(Stored items)
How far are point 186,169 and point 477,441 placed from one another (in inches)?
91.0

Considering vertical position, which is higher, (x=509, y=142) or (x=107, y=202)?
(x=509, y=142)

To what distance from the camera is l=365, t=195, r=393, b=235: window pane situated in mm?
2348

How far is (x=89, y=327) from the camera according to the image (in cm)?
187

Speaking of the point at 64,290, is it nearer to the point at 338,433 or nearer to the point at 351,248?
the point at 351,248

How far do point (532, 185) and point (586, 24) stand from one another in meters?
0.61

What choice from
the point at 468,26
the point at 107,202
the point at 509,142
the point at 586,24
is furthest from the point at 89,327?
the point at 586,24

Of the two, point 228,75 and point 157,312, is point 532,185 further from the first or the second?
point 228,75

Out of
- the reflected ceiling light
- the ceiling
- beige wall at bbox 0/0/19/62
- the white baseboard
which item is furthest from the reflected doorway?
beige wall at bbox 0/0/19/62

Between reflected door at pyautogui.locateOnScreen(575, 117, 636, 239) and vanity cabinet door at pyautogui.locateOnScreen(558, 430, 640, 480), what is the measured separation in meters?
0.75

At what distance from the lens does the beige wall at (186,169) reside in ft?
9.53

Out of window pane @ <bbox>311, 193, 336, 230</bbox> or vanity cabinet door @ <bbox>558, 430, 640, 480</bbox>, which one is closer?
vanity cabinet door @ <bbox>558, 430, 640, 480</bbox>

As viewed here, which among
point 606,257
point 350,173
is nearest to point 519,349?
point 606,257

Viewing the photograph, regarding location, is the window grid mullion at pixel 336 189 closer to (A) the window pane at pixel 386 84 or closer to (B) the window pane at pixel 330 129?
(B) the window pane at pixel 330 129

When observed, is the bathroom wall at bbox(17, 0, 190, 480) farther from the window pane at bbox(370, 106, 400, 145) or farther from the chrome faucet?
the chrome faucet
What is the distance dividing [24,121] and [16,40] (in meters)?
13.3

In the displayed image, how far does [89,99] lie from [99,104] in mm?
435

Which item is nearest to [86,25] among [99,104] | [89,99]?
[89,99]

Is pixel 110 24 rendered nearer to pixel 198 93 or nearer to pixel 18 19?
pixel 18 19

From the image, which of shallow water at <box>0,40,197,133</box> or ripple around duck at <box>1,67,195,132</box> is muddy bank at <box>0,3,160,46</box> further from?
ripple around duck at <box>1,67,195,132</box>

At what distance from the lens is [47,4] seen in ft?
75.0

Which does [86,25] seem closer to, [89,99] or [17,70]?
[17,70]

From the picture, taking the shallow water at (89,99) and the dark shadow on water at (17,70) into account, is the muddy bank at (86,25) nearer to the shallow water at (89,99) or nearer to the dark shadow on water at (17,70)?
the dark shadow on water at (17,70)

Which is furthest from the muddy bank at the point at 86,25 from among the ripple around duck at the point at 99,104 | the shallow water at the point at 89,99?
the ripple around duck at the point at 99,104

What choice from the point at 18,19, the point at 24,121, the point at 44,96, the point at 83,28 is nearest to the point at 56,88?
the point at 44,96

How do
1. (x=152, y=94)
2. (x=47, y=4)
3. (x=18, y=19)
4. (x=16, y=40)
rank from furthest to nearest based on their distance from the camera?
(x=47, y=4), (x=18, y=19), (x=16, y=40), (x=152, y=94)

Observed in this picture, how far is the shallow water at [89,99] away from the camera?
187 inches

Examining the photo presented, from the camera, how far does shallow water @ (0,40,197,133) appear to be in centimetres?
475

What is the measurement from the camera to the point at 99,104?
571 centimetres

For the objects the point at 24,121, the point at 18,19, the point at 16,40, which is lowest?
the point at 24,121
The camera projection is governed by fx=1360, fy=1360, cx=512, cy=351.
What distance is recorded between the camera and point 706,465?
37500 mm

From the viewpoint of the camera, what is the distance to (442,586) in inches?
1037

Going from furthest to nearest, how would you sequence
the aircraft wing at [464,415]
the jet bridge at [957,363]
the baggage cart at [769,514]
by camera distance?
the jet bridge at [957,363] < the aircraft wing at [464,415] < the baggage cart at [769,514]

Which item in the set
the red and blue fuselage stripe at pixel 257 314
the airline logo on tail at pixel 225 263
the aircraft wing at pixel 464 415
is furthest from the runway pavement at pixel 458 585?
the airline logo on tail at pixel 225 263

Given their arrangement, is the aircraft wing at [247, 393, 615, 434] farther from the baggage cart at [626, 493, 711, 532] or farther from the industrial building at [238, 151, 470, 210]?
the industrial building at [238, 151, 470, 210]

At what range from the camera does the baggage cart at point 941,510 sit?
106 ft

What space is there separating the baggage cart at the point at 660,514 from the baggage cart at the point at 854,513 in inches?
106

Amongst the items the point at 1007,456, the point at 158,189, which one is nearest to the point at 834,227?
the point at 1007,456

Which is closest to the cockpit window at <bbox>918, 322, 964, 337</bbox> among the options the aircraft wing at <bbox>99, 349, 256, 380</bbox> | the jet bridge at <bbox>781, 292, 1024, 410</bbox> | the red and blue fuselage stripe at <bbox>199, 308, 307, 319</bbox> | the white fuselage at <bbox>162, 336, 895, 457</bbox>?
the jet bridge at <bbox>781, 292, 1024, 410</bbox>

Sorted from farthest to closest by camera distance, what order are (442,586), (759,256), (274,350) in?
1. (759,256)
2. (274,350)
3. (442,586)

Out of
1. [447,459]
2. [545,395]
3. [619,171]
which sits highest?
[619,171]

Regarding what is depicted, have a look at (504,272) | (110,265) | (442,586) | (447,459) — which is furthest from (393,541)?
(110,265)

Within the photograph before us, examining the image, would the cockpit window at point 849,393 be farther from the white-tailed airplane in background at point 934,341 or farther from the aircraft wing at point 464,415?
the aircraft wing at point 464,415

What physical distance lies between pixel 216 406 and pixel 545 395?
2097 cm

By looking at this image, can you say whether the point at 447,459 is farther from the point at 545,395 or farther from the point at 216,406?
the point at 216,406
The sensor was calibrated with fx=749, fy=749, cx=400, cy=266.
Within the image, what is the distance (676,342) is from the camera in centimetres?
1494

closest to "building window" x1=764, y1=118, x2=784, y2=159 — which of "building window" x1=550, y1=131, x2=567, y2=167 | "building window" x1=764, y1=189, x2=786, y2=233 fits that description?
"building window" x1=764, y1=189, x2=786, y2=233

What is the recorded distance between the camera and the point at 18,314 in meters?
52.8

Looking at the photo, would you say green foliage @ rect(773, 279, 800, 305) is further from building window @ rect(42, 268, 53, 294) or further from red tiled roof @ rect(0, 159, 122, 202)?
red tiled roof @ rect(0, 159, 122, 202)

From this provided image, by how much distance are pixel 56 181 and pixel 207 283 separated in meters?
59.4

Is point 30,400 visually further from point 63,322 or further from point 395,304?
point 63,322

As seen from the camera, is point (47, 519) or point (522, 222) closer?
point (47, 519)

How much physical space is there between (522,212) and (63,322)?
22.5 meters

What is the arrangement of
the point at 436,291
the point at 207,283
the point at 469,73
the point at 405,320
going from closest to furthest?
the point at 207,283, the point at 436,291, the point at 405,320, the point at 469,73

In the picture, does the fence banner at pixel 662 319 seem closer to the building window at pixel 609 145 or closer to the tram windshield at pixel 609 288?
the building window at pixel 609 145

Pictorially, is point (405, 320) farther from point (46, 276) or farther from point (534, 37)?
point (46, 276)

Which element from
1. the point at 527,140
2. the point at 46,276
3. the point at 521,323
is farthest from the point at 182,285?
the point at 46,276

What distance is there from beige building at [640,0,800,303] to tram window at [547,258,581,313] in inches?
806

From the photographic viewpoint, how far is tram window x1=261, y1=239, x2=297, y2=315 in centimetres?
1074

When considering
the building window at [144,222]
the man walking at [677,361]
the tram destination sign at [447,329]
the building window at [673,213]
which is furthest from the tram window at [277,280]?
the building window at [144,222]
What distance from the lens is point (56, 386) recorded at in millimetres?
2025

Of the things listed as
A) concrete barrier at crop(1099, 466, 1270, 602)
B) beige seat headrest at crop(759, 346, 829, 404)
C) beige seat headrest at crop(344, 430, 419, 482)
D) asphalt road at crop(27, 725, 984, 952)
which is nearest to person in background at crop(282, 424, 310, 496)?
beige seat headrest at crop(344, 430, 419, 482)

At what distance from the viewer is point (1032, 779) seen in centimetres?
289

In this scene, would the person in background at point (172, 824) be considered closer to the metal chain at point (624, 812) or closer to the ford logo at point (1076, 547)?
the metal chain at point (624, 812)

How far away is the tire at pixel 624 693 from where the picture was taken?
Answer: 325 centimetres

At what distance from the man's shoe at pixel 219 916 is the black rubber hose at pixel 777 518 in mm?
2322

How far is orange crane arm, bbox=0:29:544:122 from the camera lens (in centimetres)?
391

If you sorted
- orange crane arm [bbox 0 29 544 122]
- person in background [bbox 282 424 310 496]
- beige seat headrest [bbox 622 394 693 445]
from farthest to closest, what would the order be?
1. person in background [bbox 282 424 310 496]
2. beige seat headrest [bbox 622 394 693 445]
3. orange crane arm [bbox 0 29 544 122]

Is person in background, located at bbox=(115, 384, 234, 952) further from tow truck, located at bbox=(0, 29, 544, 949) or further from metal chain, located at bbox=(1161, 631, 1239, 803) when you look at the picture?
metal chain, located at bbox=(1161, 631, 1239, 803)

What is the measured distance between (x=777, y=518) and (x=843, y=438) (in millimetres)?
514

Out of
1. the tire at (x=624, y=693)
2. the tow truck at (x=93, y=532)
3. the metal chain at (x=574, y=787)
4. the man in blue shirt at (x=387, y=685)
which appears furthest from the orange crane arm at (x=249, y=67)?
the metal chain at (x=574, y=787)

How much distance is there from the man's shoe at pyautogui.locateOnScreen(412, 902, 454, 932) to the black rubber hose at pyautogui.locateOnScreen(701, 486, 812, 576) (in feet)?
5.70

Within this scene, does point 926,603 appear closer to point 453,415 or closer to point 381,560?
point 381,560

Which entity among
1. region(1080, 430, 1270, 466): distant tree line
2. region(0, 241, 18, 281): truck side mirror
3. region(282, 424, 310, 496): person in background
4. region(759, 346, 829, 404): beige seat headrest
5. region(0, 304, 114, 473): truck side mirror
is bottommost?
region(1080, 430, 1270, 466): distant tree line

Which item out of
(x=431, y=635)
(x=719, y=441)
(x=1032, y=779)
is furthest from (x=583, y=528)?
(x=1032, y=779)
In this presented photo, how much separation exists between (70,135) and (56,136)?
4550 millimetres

INSTRUCTION - Recast everything in the records above, from the line containing "What choice from the" down to the line containing "the jet bridge at [957,363] <", as a Markdown table with the columns Row and Record line, omitting blank lines.

COMPLETE OUTPUT -
| Row | Record line |
|---|---|
| 1 | What choice from the point at 18,19, the point at 24,121, the point at 44,96, the point at 83,28 is nearest to the point at 56,88? |
| 2 | the point at 44,96 |
| 3 | How do |
| 4 | 1. (x=152, y=94) |
| 5 | 2. (x=47, y=4) |
| 6 | 3. (x=18, y=19) |
| 7 | 4. (x=16, y=40) |
| 8 | rank from furthest to nearest based on their distance from the camera? |
| 9 | (x=47, y=4), (x=18, y=19), (x=16, y=40), (x=152, y=94) |
| 10 | Observed in this picture, how far is the shallow water at [89,99] away from the camera? |
| 11 | 187 inches |
| 12 | Examining the photo presented, from the camera, how far does shallow water @ (0,40,197,133) appear to be in centimetres? |
| 13 | 475 |
| 14 | What is the measurement from the camera to the point at 99,104? |
| 15 | 571 centimetres |
| 16 | For the objects the point at 24,121, the point at 18,19, the point at 16,40, which is lowest? |
| 17 | the point at 24,121 |
| 18 | The camera projection is governed by fx=1360, fy=1360, cx=512, cy=351. |
| 19 | What distance is recorded between the camera and point 706,465? |
| 20 | 37500 mm |
| 21 | From the viewpoint of the camera, what is the distance to (442,586) in inches? |
| 22 | 1037 |
| 23 | Going from furthest to nearest, how would you sequence |
| 24 | the aircraft wing at [464,415] |
| 25 | the jet bridge at [957,363] |
| 26 | the baggage cart at [769,514] |
| 27 | by camera distance? |
| 28 | the jet bridge at [957,363] < the aircraft wing at [464,415] < the baggage cart at [769,514] |